An article published in “The Astronomical Journal” reports the discovery of three brown dwarfs in the star formation area cataloged as IC 348, part of the large Perseus Cloud. A team of researchers used the James Webb Space Telescope to study that area searching for brown dwarf candidates and identifying three with masses less than eight times Jupiter’s. The smallest of them has a mass estimated between three and four times Jupiter’s, making it the smallest known brown dwarf. Two of them show the chemical signatures of an unidentified aliphatic hydrocarbon whose presence is not predicted by any atmospheric model.
The image (NASA, ESA, CSA, STScI, and K. Luhman (Penn State University) and C. Alves de Oliveira (European Space Agency)) shows the central area of the star-forming area IC 348 seen by the James Webb Space Telescope’s NIRCam instrument. Zooms in the insets show the three brown dwarfs discovered in this study.
Brown dwarfs have been known for just over twenty years, although their existence was theorized much earlier. They are called failed stars because their mass is not enough to trigger hydrogen fusion. They can also offer information on the gas giant planets due to the similarities between them.
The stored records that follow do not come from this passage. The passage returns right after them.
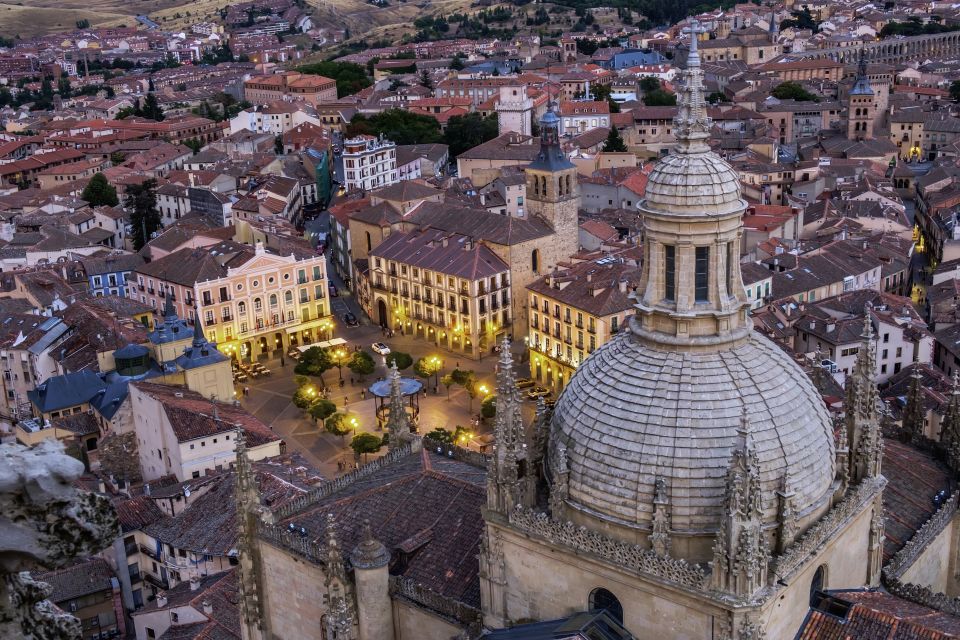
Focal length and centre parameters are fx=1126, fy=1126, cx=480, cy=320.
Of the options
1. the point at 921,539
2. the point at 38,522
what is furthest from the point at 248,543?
the point at 38,522

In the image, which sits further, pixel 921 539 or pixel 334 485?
pixel 334 485

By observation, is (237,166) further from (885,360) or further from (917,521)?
(917,521)

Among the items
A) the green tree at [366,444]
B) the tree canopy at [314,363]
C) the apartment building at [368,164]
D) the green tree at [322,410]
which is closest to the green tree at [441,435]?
the green tree at [366,444]

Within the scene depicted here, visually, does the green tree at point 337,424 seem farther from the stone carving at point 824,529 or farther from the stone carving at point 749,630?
the stone carving at point 749,630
The advantage over exoplanets is that they are generally much farther away from a star and its light, so there’s less interference in observations.
About 1,000 light-years from Earth, the IC 348 cluster hosts young stars, as it has an estimated age of just five million years. These are mainly low-mass stars and in the past, that already offered the hope of finding smaller objects, brown dwarfs. Given their young age in astronomical terms, brown dwarfs are relatively bright in the infrared emitted thanks to the heat accumulated during their formation. Detecting older brown dwarfs is much more difficult precisely because their emissions are fainter even in the infrared.
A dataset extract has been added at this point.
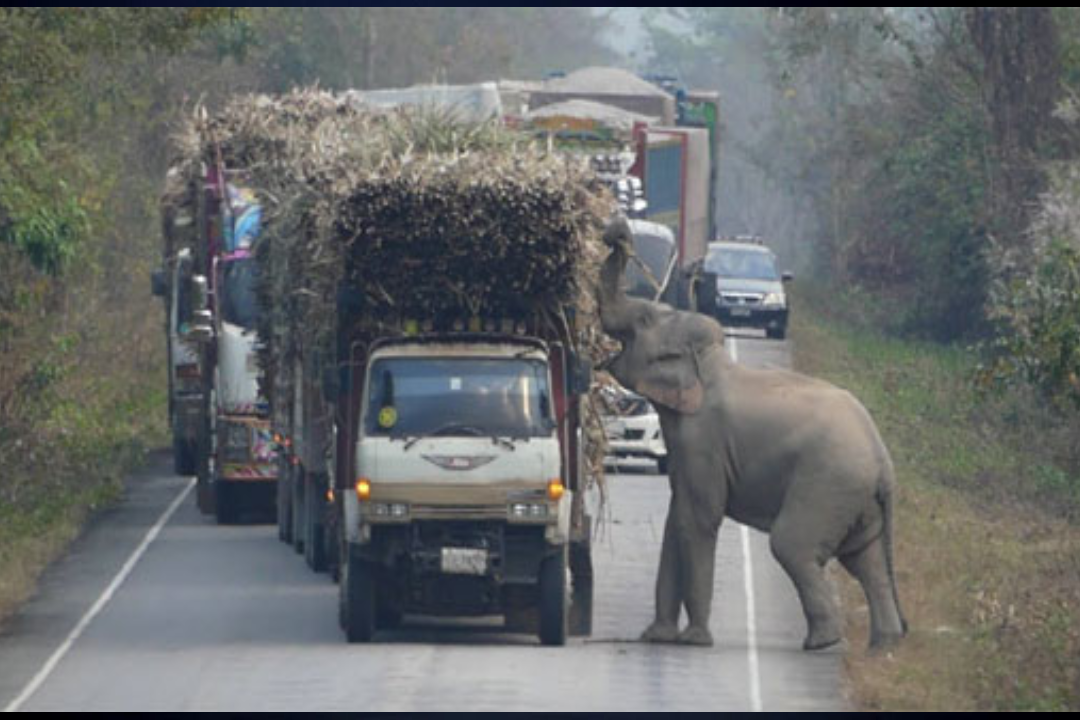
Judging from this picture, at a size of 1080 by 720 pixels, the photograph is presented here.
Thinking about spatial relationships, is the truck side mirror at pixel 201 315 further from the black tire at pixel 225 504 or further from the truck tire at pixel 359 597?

The James Webb Space Telescope’s Near-Infrared Camera (NIRCam) instrument was used to find objects with a brightness compatible with that of a young brown dwarf. The most promising candidates were subsequently subjected to follow-up observations with another instrument, NIRSpec (Near-Infrared Spectrograph).
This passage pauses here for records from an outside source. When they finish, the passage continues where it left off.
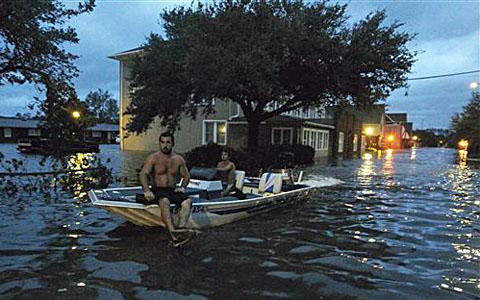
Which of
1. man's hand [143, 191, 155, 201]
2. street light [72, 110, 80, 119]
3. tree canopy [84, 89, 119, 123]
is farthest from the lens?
tree canopy [84, 89, 119, 123]

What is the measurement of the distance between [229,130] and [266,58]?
1522cm

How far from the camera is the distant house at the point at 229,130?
95.8 ft

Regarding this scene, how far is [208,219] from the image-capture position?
8023 millimetres

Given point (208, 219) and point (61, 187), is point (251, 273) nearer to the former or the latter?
point (208, 219)

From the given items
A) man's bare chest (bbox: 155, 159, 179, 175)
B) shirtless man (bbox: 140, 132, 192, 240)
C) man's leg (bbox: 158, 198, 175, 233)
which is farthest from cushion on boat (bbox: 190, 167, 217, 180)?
man's leg (bbox: 158, 198, 175, 233)

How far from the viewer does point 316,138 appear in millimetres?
33156

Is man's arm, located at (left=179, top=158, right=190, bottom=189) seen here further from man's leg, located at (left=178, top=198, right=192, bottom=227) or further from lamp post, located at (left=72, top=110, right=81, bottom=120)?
lamp post, located at (left=72, top=110, right=81, bottom=120)

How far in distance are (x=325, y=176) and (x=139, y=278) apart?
13.9 m

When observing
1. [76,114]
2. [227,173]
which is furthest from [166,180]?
[76,114]

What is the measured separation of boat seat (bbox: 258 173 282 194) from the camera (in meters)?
10.3

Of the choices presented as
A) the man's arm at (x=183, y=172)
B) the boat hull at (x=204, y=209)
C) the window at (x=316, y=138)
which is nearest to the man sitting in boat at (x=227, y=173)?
the boat hull at (x=204, y=209)

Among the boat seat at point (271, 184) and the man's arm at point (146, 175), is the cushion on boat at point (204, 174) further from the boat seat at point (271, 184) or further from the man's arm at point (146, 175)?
the man's arm at point (146, 175)

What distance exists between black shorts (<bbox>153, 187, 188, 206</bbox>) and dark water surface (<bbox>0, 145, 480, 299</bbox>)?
0.79m

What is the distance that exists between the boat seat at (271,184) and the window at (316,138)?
65.3 feet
Eventually, the researchers identified three brown dwarfs with masses between three and eight times Jupiter’s that have surface temperatures between 850 and 1,500° Celsius. The smallest has a mass estimated between three and four times Jupiter’s, and this makes its formation difficult to explain. According to models, brown dwarfs form like stars from clouds that have limited mass. The problem is that a cloud that is too small would have too little mass to trigger the collapse necessary to generate a brown dwarf.
The researchers considered the possibility that the smallest brown dwarf is actually a so-called rogue planet, a planet that was ejected from its star system. Since the stars in the IC 348 area are mostly small, it’s unlikely that such a massive planet could have formed around one of them. The young age of the objects in that area makes it even more unlikely that a planet was already ejected and is so far away from all the stars.
Another surprise came from the discovery of the chemical signature of an aliphatic hydrocarbon in the spectroscopic data collected by the NIRSpec instrument. The data offer an imprecise identification, in the sense that they don’t allow to establish the exact structure of the detected molecule. That’s the same chemical signature detected by the Cassini space probe in the atmospheres of Saturn and its moon Titan and by other instruments in the interstellar medium.
This is the first detection of an aliphatic hydrocarbon outside the solar system. The researchers can’t rule out that there is actually more than one molecule of that type. No atmospheric model of brown dwarfs predicts the formation of this type of compound and for now, it’s only possible to offer a few hypotheses on their origin.
This study offered interesting results and some surprises, leaving open possibilities for further investigation. Longer observations could lead to the detection of objects even smaller and dimmer than the discovered brown dwarfs. This would provide more useful information to understand whether there could be rogue planets in the IC 348 area, obtain other hydrocarbon detections, and perhaps have other surprises.